Foreign politicians claim that the privileges afforded to SOEs make their investments and acquisitions overseas unfair. And SOEs have been quite busy expanding their international portfolios: in 2011, China invested $60 billion abroad, 80% of that coming from SOEs, according to Xinhua. The state-run nature of these firms exacerbates foreign concerns about Chinese government involvement in companies on their own soil, particularly when these companies are potentially related to national security concerns, such as energy.

Recently, SASAC has been involved in a media campaign to promote the state sector as “transformed,” and “streamlined” via articles and reports carried by People’s Daily, Xinhua, and CCTV, as noted in this Wall Street Journal article. Anbound Consulting chief Jon Chen commented that the media blitz highlights that “State companies are an interest group and this is their pushback against reforms.”
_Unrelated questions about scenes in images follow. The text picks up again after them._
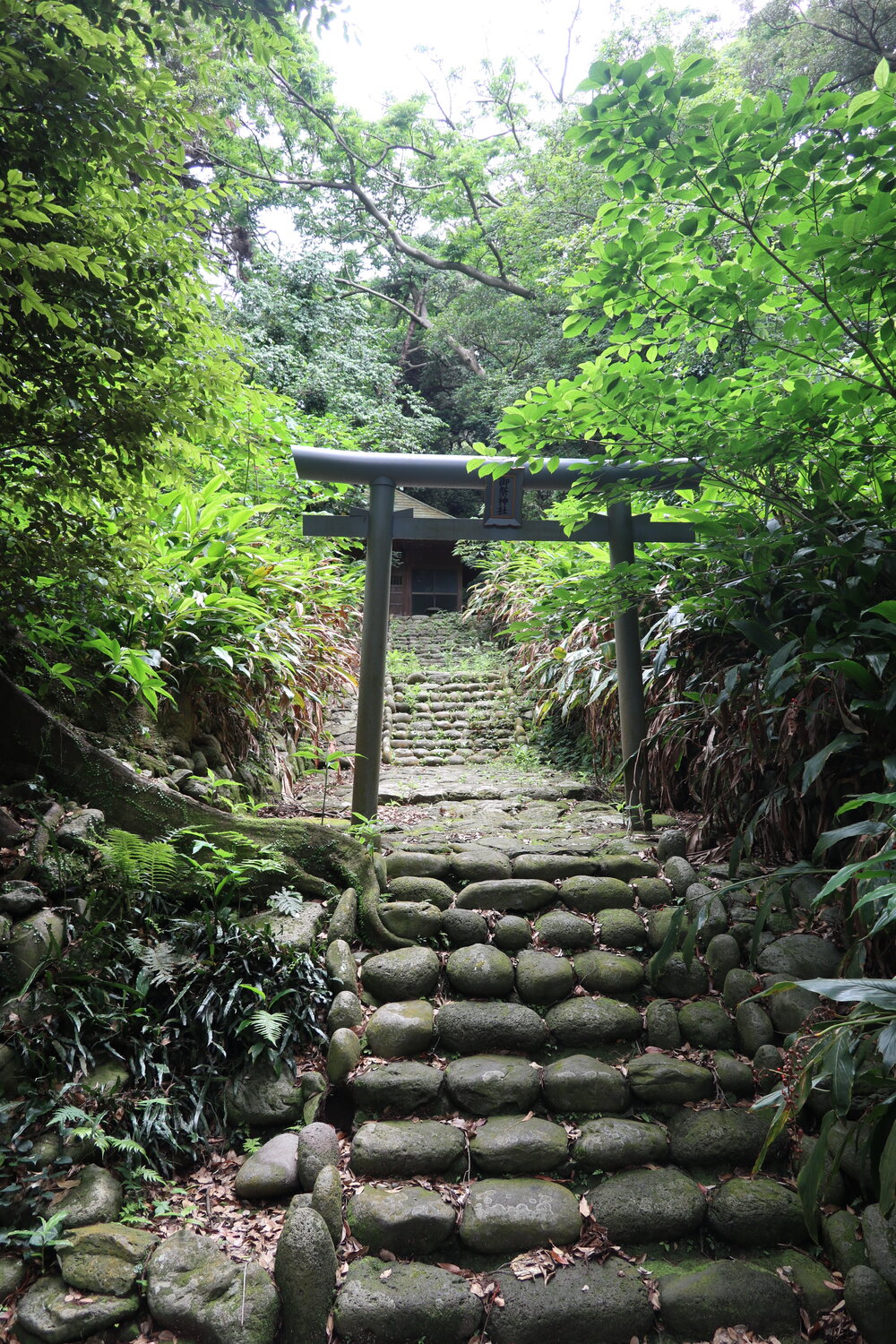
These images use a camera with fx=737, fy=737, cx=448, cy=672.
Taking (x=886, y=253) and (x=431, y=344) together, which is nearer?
(x=886, y=253)

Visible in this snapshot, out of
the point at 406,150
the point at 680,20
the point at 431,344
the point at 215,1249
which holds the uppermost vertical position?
the point at 680,20

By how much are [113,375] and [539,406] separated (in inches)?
62.9

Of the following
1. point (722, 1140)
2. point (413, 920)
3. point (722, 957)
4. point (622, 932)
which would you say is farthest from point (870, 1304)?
point (413, 920)

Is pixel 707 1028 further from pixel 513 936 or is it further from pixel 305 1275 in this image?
pixel 305 1275

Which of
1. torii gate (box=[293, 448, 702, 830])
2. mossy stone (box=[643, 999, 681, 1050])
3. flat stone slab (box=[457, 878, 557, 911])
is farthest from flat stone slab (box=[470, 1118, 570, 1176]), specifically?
torii gate (box=[293, 448, 702, 830])

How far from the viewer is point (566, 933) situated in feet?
11.4

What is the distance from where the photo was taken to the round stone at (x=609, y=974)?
3.25m

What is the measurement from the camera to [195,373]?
2.64 m

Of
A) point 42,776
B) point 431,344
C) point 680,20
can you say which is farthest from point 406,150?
point 42,776

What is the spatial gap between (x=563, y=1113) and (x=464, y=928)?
35.1 inches

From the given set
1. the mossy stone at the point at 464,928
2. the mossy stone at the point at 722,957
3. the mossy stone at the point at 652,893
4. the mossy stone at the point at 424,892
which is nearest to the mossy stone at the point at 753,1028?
the mossy stone at the point at 722,957

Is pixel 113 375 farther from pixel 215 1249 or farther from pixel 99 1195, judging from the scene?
pixel 215 1249

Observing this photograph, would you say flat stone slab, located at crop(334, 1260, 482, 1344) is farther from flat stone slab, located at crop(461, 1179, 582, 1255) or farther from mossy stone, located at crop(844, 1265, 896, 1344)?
mossy stone, located at crop(844, 1265, 896, 1344)

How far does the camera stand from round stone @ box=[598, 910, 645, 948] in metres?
3.47
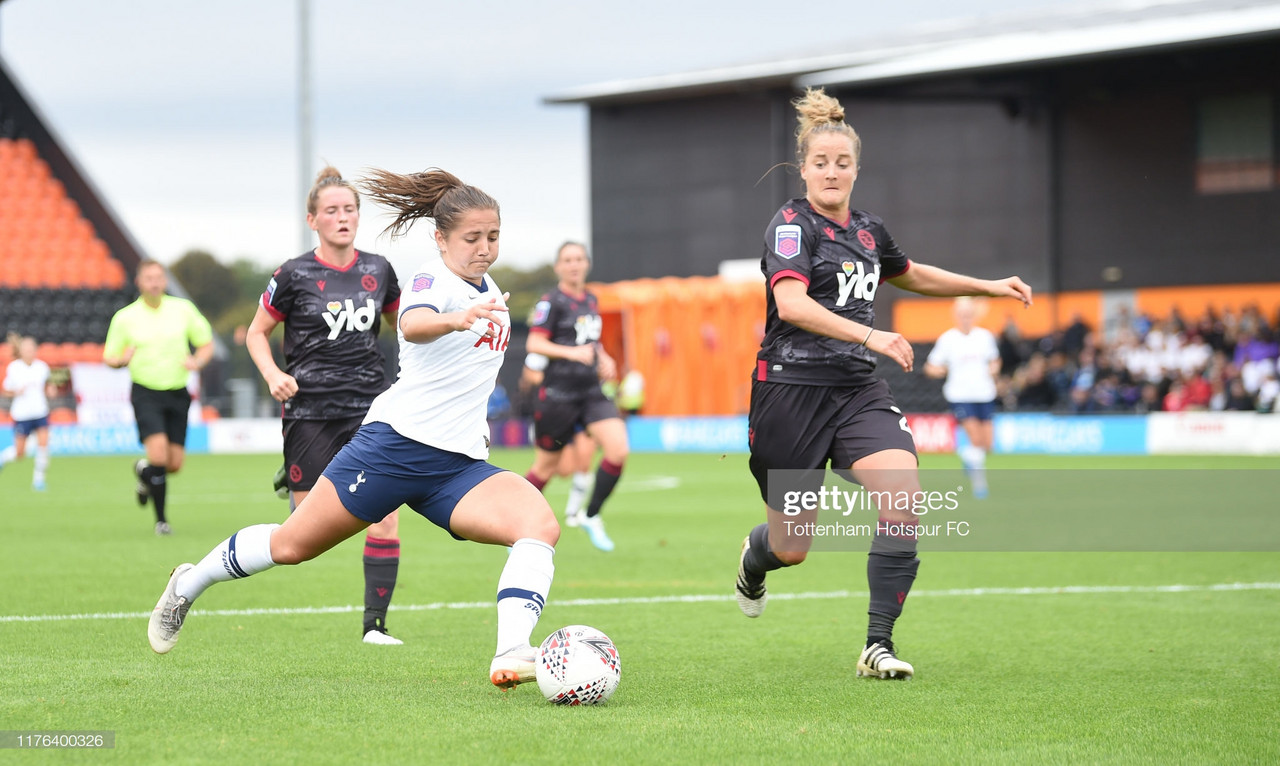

An editorial in China’s state-run China.org.cn, “China’s SOE Monopoly Fallacy” argued that even within monopoly industries, such as oil and gas, there is competition: among state-run firms such as Sinopec, CNPC, and CNOOC.

SOEs have not been solely deleterious to the Chinese economy; positive ramifications have included shepherding key industries and giving China the building blocks for its rapid development.

Still, it is clear that reform is needed if the economy is to further evolve, and this is widely accepted by the Chinese leadership. In Li Keqiang’s first news conference as Premier this March, as reported by the Wall Street Journal, he said that the market would be given “greater room to operate, including allowing private businesses to compete on an equal footing with state-owned enterprises.”

Last October, SASAC director Wang Yong commented on reform plans, specifying the railway, postal, salt, power, telecommunications, oil, and petrochemical industries. He noted that enterprises would be encouraged to go public or to restructure, and that supervision would be tightened, particularly in regards to locally managed SOEs, about which he noted, “We have seen a tendency for some local governments to meddle in the everyday operations of state-owned enterprises.”

The question is what the nature of reform will be. China Economic Review cites experts as saying that “feasible reform wouldn’t significantly restructure SOEs but would rather change the way they are governed and regulated. Moves that could include changing the way SOEs appoint leadership or cutting subsidies that allow for high profits despite inefficiency.”

Keith Bradsher of The New York Times cites a political adviser as saying “public support for economic reform makes it impossible for the incoming team simply to do nothing” but that reforms may be limited to “the privatization of some state-owned manufacturers, like steel mills, which do not have monopolies and are plagued by problems like overcapacity, ferocious competition and heavy financial losses.” Industries such as “telecommunications, banking, health care and electricity distribution” will most likely not be targeted for reform.

One official at the Development Research Center, Chen Qingtai, suggested that the government “become essentially an investor in state-owned enterprises,” rather than “actively managing them.”

There have been some concrete steps toward reform: The Financial Times notes that there have been some openings for private investment in energy and finance, including “blocks for shale-gas exploration,” and that a pilot project in 2012 allowed for private groups to form lending institutions in Wenzhou.

Even these modest steps are facing significant resistance, including reluctance from SOEs themselves to change, and from local governments, which are often dependent on the profits of their local SOEs. Moreover, SOEs are a major source of employment, and the government is loath to create a cohort of angry, unemployed citizens.

The key will be to move reforms ahead quickly enough to mitigate economic distortions but slowly enough to avoid structural instability. Clearly, this will be a daunting but crucial task for new leaders Xi Jinping and Li Keqiang.